Only when something is happening either now or in the past does the ECG become abnormal. Someone can have a normal ECG today but develop an MI tomorrow. We cannot predict future health from an ECG. There is no reassurance value from a “routine” ECG performed at a time of good health.
The detection of MI is the main use of the ECG, after identification of rhythm disturbances. It is quite simple and there are two specific changes.
A Q wave might appear, and this indicates major damage to the heart muscle. It is a permanent abnormality and remains as a historical marker of an MI in the past. When a Q wave is seen it cannot be concluded that an MI has just occurred. This would only be the case if it was not present on a previous ECG, or after other tests have been performed. A Q wave resulting from MI is often followed in the long term by an inverted T wave.
|ECG: Q wave followed by inverted T wave|
ST segment elevation after an MI is a temporary abnormality at the time of the event. If the ECG is delayed after the development of chest pain, the ST elevation might be missed, having resolved rapidly.
|ECG: ST segment elevation, also small Q waves|
When the Q wave is associated with ST segment elevation the diagnosis of an acute MI is clear. This is a "STEMI", ST Elevation MI.

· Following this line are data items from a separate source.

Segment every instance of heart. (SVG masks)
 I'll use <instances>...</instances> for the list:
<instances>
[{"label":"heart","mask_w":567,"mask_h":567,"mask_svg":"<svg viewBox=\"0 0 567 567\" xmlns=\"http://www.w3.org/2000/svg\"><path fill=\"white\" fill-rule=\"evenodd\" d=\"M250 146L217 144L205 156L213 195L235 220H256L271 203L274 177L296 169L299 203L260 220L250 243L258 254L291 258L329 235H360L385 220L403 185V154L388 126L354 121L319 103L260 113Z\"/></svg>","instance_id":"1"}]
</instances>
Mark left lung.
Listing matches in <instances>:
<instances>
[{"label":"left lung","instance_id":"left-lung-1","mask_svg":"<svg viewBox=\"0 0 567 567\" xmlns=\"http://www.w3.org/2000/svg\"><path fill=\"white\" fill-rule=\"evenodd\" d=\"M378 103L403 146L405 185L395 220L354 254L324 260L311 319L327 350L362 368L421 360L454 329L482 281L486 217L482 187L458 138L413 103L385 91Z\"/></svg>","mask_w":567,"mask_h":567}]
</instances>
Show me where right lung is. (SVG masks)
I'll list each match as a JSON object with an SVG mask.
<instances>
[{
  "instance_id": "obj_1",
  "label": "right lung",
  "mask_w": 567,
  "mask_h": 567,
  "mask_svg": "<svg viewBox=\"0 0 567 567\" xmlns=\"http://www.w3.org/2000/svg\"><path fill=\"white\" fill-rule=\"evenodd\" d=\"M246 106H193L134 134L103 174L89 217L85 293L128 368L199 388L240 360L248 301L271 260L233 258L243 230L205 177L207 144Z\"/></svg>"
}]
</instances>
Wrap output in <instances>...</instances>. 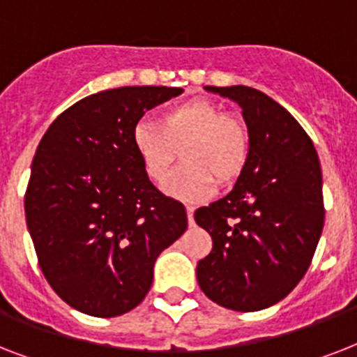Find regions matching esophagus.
<instances>
[{
	"label": "esophagus",
	"instance_id": "34e87169",
	"mask_svg": "<svg viewBox=\"0 0 357 357\" xmlns=\"http://www.w3.org/2000/svg\"><path fill=\"white\" fill-rule=\"evenodd\" d=\"M187 220H189L190 226L195 224V207L192 206H187Z\"/></svg>",
	"mask_w": 357,
	"mask_h": 357
}]
</instances>
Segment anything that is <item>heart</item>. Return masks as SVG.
I'll return each instance as SVG.
<instances>
[{
    "label": "heart",
    "mask_w": 357,
    "mask_h": 357,
    "mask_svg": "<svg viewBox=\"0 0 357 357\" xmlns=\"http://www.w3.org/2000/svg\"><path fill=\"white\" fill-rule=\"evenodd\" d=\"M133 148L146 176L155 183L167 178L181 150L183 165L162 189L176 200L200 202L213 195L217 179L229 183L243 172L250 135L238 116L222 113L209 100L192 98L165 109L157 123H137Z\"/></svg>",
    "instance_id": "1"
}]
</instances>
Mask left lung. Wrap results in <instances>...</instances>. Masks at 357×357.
<instances>
[{
    "label": "left lung",
    "mask_w": 357,
    "mask_h": 357,
    "mask_svg": "<svg viewBox=\"0 0 357 357\" xmlns=\"http://www.w3.org/2000/svg\"><path fill=\"white\" fill-rule=\"evenodd\" d=\"M206 91L243 109L250 153L234 190L196 209V224L213 238L196 278L222 307L265 310L285 298L311 265L324 226L321 162L304 128L261 91Z\"/></svg>",
    "instance_id": "1"
}]
</instances>
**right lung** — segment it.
<instances>
[{
    "mask_svg": "<svg viewBox=\"0 0 357 357\" xmlns=\"http://www.w3.org/2000/svg\"><path fill=\"white\" fill-rule=\"evenodd\" d=\"M178 86L86 96L47 128L31 165L25 220L47 283L74 310L119 317L144 300L162 250L187 229L181 202L151 185L133 129Z\"/></svg>",
    "mask_w": 357,
    "mask_h": 357,
    "instance_id": "right-lung-1",
    "label": "right lung"
}]
</instances>
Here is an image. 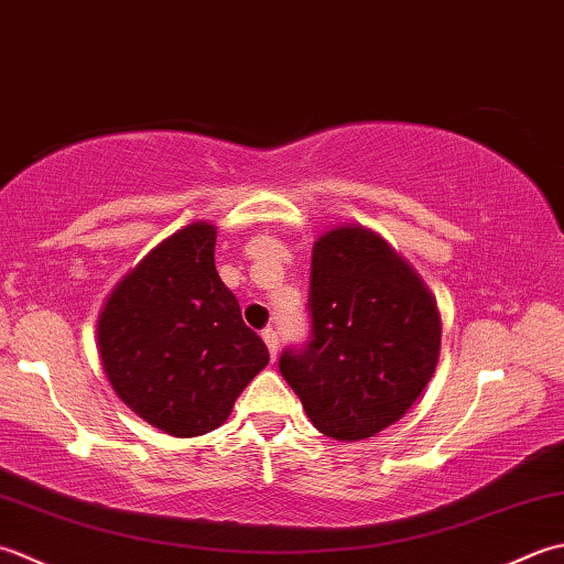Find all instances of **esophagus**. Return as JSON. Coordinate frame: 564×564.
Segmentation results:
<instances>
[{
  "label": "esophagus",
  "mask_w": 564,
  "mask_h": 564,
  "mask_svg": "<svg viewBox=\"0 0 564 564\" xmlns=\"http://www.w3.org/2000/svg\"><path fill=\"white\" fill-rule=\"evenodd\" d=\"M262 340H265V346H268V350H270V358L274 360L278 358V330H274L272 326H268V328H262Z\"/></svg>",
  "instance_id": "esophagus-1"
}]
</instances>
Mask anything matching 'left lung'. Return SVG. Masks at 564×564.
I'll return each instance as SVG.
<instances>
[{
  "label": "left lung",
  "instance_id": "1",
  "mask_svg": "<svg viewBox=\"0 0 564 564\" xmlns=\"http://www.w3.org/2000/svg\"><path fill=\"white\" fill-rule=\"evenodd\" d=\"M312 333L284 348L280 372L314 426L336 441L392 426L431 382L441 350L433 296L382 238L360 226L314 243Z\"/></svg>",
  "mask_w": 564,
  "mask_h": 564
}]
</instances>
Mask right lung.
Here are the masks:
<instances>
[{"label": "right lung", "instance_id": "1", "mask_svg": "<svg viewBox=\"0 0 564 564\" xmlns=\"http://www.w3.org/2000/svg\"><path fill=\"white\" fill-rule=\"evenodd\" d=\"M216 228L189 224L126 274L99 316L105 372L138 416L177 438L221 426L270 362L214 265Z\"/></svg>", "mask_w": 564, "mask_h": 564}]
</instances>
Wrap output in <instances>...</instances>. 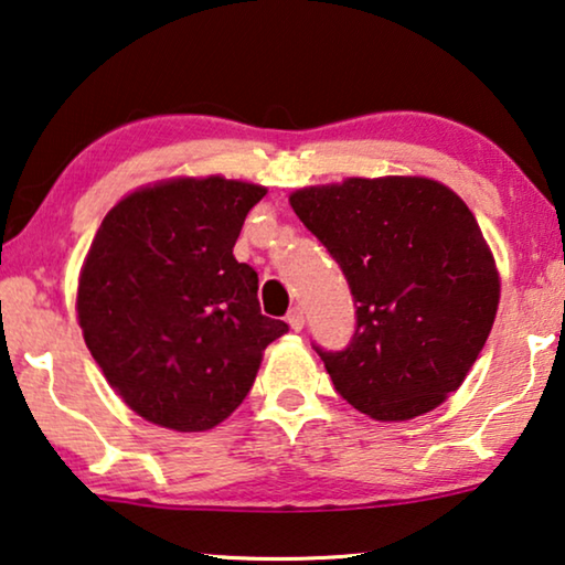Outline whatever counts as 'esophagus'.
I'll list each match as a JSON object with an SVG mask.
<instances>
[{"label":"esophagus","instance_id":"obj_1","mask_svg":"<svg viewBox=\"0 0 565 565\" xmlns=\"http://www.w3.org/2000/svg\"><path fill=\"white\" fill-rule=\"evenodd\" d=\"M285 321H288V326L292 331H300L302 326H306V316H302L300 308H290V313L285 316Z\"/></svg>","mask_w":565,"mask_h":565}]
</instances>
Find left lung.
Instances as JSON below:
<instances>
[{
    "label": "left lung",
    "mask_w": 565,
    "mask_h": 565,
    "mask_svg": "<svg viewBox=\"0 0 565 565\" xmlns=\"http://www.w3.org/2000/svg\"><path fill=\"white\" fill-rule=\"evenodd\" d=\"M290 206L354 296L349 347H316L333 387L382 423L430 413L461 387L500 306V273L469 206L420 175L300 188Z\"/></svg>",
    "instance_id": "left-lung-1"
}]
</instances>
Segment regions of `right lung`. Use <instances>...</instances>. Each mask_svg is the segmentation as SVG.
<instances>
[{"mask_svg": "<svg viewBox=\"0 0 565 565\" xmlns=\"http://www.w3.org/2000/svg\"><path fill=\"white\" fill-rule=\"evenodd\" d=\"M267 188L222 175L145 185L114 206L78 277L84 341L145 420L199 433L226 420L288 323L263 316L234 244Z\"/></svg>", "mask_w": 565, "mask_h": 565, "instance_id": "1", "label": "right lung"}]
</instances>
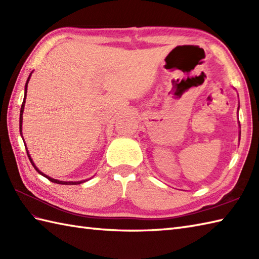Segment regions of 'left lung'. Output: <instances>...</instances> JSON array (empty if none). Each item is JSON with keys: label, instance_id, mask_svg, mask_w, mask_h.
Wrapping results in <instances>:
<instances>
[{"label": "left lung", "instance_id": "1", "mask_svg": "<svg viewBox=\"0 0 259 259\" xmlns=\"http://www.w3.org/2000/svg\"><path fill=\"white\" fill-rule=\"evenodd\" d=\"M238 109H239V107H238ZM239 128H240V124H239ZM239 140H240V131H239Z\"/></svg>", "mask_w": 259, "mask_h": 259}]
</instances>
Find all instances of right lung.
<instances>
[{
    "label": "right lung",
    "instance_id": "obj_1",
    "mask_svg": "<svg viewBox=\"0 0 259 259\" xmlns=\"http://www.w3.org/2000/svg\"><path fill=\"white\" fill-rule=\"evenodd\" d=\"M32 73H33V71H32V72L30 73L29 78H27V80H26V83H25V87H24V99H23V102H22L21 111H20V134H21V136H22V122H23V111H24L25 99H26V92H27V83H29V81H30V78H31V74H32ZM22 139H23V136H22ZM24 144H25V141H24ZM26 152H27V157H29L30 161H31V163H32V166L34 167V169L36 170V171H37L38 174H40V175H42L43 177H46V178H48V179L50 180V181H52V183H54V184H59V185H80V184H82V183H85V181L89 180V179H85V180H80V181H62V180H58V179H54V178L49 177L48 175L43 174V172L41 171V170L38 169V168L35 166L34 161L32 160V158H31V156H30V152L27 151V148H26Z\"/></svg>",
    "mask_w": 259,
    "mask_h": 259
}]
</instances>
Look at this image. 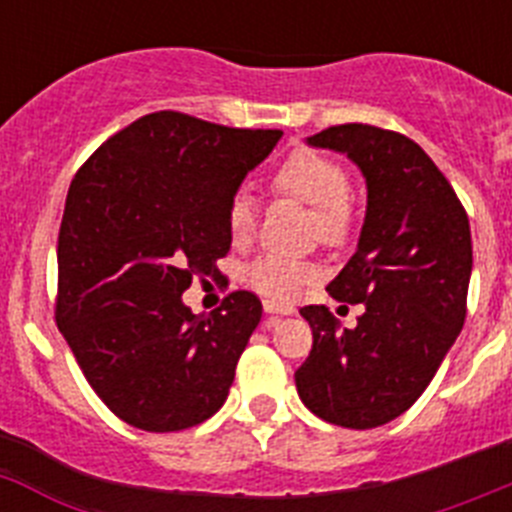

|ECG: small Q wave with high ST segment elevation|
The ECG in angina
Angina used to be a disabling but not fatal result of CHD. It is recurrent chest pain occurring on exercise, due to a narrowing of a coronary artery. The ECG at rest is normal, but on exercise ST segment elevation might occur (the exercise ECG). There can rarely be transient elevation of the ST segment at the time of a severe attack of angina.
I hope that this brief review of the ECG is informative but not incomprehensible.